Dettagli esercizio: Trascrivi fedelmente il passo dell'articolo sui chatbot compreso tra "Ed ecco, quindi, che" e "misura di utente.", estremi inclusi.

Estratto fornito:
══════════
La nuova frontiera del mondo digital: i chatbot

 

Sono passati molti anni da quando Microsoft Office introdusse Clippy, l'invadente graffetta che distribuiva consigli non richiesti. Ma forse non tutti sanno che Clippy era un bot, ossia un software basato sull'intelligenza artificiale in grado di interagire con gli esseri umani.

I bot sono rimasti in letargo per molti anni ma il 12 aprile 2016 hanno avuto la loro rivincita, cioè da quando Zuckerberg ha annunciato l'arrivo dei bot su Messenger, la piattaforma di messaggistica utilizzata ad oggi da più di 900 milioni di persone in tutto il mondo.

Ed ecco, quindi, che i bot si sono trasformati in chatbot: programmi in grado di relazionarsi con esseri umani utilizzano le piattaforme di messaggistica.

I chatbot simulano la conversazione con l'utente offrendo risposte alle domande, promozioni, informazioni, link, supporto all'acquisto e aiuto nella prenotazione di servizi. Vengono utilizzati dalle aziende che possono sfruttarli per rafforzare la loro costumer care, infatti, i bot, in questo ambito, hanno molti vantaggi: sono attivi 24 ore su 24, sono veloci e, soprattutto, la loro intelligenza e capacità di risposta aumenta man mano che interagiscono con gli utenti: essi sono infatti in grado di tracciare gli interessi, i gusti, i dati anagrafici e le preferenze offrendo, in questo modo, risposte sempre più adeguate e rivoluzionando, così, il modo di fare pubblicità che, da invasiva, diventa a misura di utente.
══════════
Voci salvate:
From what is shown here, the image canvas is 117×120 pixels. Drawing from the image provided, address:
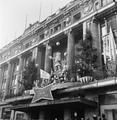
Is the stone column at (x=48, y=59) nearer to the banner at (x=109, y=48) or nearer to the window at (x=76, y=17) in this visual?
the window at (x=76, y=17)

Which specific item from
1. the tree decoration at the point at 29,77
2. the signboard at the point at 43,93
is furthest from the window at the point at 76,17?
the signboard at the point at 43,93

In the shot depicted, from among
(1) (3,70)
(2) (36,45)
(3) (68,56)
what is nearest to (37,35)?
(2) (36,45)

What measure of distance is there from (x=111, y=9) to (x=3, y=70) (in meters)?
28.2

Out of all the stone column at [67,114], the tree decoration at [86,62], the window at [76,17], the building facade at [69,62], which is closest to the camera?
the building facade at [69,62]

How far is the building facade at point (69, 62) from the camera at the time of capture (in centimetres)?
1975

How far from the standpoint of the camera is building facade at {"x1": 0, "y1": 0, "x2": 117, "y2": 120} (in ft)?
64.8

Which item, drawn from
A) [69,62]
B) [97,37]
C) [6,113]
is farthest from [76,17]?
[6,113]

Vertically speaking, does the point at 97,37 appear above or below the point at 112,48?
above

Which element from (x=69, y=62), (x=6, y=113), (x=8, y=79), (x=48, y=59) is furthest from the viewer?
(x=8, y=79)

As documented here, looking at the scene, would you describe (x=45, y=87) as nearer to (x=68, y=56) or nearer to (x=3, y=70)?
(x=68, y=56)

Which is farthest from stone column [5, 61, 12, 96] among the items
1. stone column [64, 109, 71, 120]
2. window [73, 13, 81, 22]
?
stone column [64, 109, 71, 120]

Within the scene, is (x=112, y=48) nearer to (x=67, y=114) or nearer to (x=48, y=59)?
(x=67, y=114)

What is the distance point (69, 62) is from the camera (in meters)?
26.4

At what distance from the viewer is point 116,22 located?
22.9 m
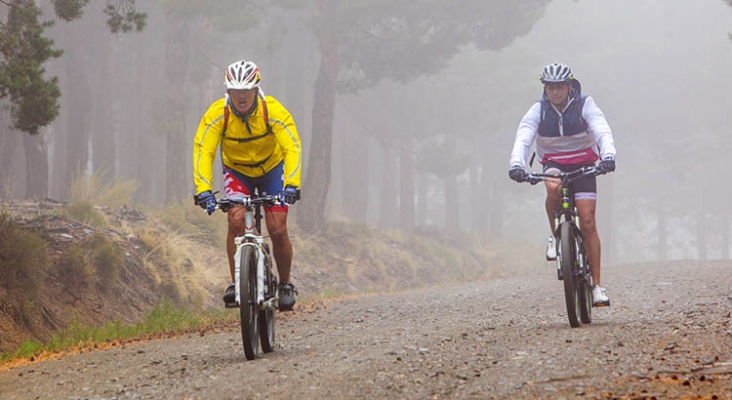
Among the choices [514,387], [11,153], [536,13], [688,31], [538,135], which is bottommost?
[514,387]

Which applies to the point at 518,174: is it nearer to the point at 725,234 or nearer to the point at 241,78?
the point at 241,78

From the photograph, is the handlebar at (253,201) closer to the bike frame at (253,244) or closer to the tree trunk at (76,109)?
the bike frame at (253,244)

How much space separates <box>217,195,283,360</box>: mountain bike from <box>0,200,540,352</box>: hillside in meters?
3.48

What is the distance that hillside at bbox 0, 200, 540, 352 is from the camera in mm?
10398

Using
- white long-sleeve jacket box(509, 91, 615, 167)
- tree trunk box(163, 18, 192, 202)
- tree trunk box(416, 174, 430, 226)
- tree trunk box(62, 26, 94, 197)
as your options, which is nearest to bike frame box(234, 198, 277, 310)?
white long-sleeve jacket box(509, 91, 615, 167)

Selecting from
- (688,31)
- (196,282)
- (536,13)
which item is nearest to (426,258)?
(536,13)

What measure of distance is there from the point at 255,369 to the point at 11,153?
16.6 meters

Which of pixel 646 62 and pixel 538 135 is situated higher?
pixel 646 62

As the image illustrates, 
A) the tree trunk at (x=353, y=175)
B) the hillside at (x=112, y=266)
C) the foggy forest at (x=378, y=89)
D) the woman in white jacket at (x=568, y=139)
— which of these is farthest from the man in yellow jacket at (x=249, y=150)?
the tree trunk at (x=353, y=175)

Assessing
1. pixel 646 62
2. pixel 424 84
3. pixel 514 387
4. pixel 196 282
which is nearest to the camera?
pixel 514 387

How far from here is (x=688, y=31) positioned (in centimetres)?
4575

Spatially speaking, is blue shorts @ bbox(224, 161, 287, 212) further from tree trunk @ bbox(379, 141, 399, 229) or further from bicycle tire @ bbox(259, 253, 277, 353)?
tree trunk @ bbox(379, 141, 399, 229)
══════════
Risposta qui sotto:
Ed ecco, quindi, che i bot si sono trasformati in chatbot: programmi in grado di relazionarsi con esseri umani utilizzano le piattaforme di messaggistica.

I chatbot simulano la conversazione con l'utente offrendo risposte alle domande, promozioni, informazioni, link, supporto all'acquisto e aiuto nella prenotazione di servizi. Vengono utilizzati dalle aziende che possono sfruttarli per rafforzare la loro costumer care, infatti, i bot, in questo ambito, hanno molti vantaggi: sono attivi 24 ore su 24, sono veloci e, soprattutto, la loro intelligenza e capacità di risposta aumenta man mano che interagiscono con gli utenti: essi sono infatti in grado di tracciare gli interessi, i gusti, i dati anagrafici e le preferenze offrendo, in questo modo, risposte sempre più adeguate e rivoluzionando, così, il modo di fare pubblicità che, da invasiva, diventa a misura di utente.